Spatial relationship listing
────────────────

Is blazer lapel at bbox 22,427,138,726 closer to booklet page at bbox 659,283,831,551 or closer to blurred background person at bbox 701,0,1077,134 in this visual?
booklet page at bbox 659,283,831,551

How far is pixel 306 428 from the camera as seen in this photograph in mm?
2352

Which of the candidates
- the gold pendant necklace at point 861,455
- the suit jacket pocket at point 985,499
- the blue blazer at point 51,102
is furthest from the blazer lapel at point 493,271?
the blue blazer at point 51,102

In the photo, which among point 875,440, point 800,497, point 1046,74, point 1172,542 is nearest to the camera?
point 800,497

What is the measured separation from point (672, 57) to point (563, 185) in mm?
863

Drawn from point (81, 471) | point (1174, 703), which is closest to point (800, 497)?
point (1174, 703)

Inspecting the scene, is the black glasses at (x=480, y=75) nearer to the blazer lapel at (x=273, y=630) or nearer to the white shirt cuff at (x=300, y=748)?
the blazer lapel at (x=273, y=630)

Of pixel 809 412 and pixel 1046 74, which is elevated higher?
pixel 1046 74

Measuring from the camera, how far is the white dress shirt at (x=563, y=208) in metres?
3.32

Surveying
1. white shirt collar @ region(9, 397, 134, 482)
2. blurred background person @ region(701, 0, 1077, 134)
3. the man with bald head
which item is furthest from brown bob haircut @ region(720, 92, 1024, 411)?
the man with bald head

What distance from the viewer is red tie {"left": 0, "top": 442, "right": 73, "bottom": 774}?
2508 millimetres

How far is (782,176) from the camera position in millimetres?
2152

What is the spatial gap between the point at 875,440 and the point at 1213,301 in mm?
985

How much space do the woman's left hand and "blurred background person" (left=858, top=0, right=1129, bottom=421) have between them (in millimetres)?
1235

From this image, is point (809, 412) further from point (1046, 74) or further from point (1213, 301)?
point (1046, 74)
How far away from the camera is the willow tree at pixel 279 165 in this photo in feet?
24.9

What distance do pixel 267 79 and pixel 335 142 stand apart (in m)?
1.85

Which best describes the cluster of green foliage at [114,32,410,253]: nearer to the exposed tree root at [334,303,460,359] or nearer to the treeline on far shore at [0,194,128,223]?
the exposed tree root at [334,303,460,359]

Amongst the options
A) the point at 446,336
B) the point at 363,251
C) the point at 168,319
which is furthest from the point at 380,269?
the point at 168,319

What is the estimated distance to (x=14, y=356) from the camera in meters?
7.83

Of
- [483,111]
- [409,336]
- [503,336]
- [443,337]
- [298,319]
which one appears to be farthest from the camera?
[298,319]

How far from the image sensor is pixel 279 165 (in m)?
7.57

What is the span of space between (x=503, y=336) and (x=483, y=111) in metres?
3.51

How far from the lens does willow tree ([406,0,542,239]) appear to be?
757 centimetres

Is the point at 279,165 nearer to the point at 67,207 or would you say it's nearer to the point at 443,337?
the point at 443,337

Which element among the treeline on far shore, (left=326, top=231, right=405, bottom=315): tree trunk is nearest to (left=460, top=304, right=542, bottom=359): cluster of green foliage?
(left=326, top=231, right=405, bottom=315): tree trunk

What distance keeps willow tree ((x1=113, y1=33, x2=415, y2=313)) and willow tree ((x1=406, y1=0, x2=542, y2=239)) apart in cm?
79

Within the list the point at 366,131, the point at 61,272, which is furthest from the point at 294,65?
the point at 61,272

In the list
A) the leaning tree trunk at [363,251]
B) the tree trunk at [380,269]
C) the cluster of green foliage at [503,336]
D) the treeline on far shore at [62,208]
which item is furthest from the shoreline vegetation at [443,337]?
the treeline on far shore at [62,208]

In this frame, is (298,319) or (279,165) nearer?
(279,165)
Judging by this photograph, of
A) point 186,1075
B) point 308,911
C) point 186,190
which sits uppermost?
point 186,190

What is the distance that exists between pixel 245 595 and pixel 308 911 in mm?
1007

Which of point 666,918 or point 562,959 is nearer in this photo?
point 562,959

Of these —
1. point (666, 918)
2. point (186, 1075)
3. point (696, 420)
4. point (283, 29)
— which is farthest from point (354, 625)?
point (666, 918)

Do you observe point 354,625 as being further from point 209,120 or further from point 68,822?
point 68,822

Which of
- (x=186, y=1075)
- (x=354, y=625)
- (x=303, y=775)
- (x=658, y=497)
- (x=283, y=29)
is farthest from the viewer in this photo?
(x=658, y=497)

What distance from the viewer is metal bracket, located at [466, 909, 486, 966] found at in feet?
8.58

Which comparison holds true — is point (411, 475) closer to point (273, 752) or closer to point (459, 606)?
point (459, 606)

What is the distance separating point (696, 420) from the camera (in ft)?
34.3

────────────────

▶ [EXERCISE BRIEF]
Select each line in the listing above that includes the string "space" and copy those lines out.

▶ [FINISHED TASK]
How much space do the woman's left hand and "blurred background person" (left=858, top=0, right=1129, bottom=421) have between them (in millimetres)?
What is the span of space between (x=503, y=336) and (x=483, y=111) in metres?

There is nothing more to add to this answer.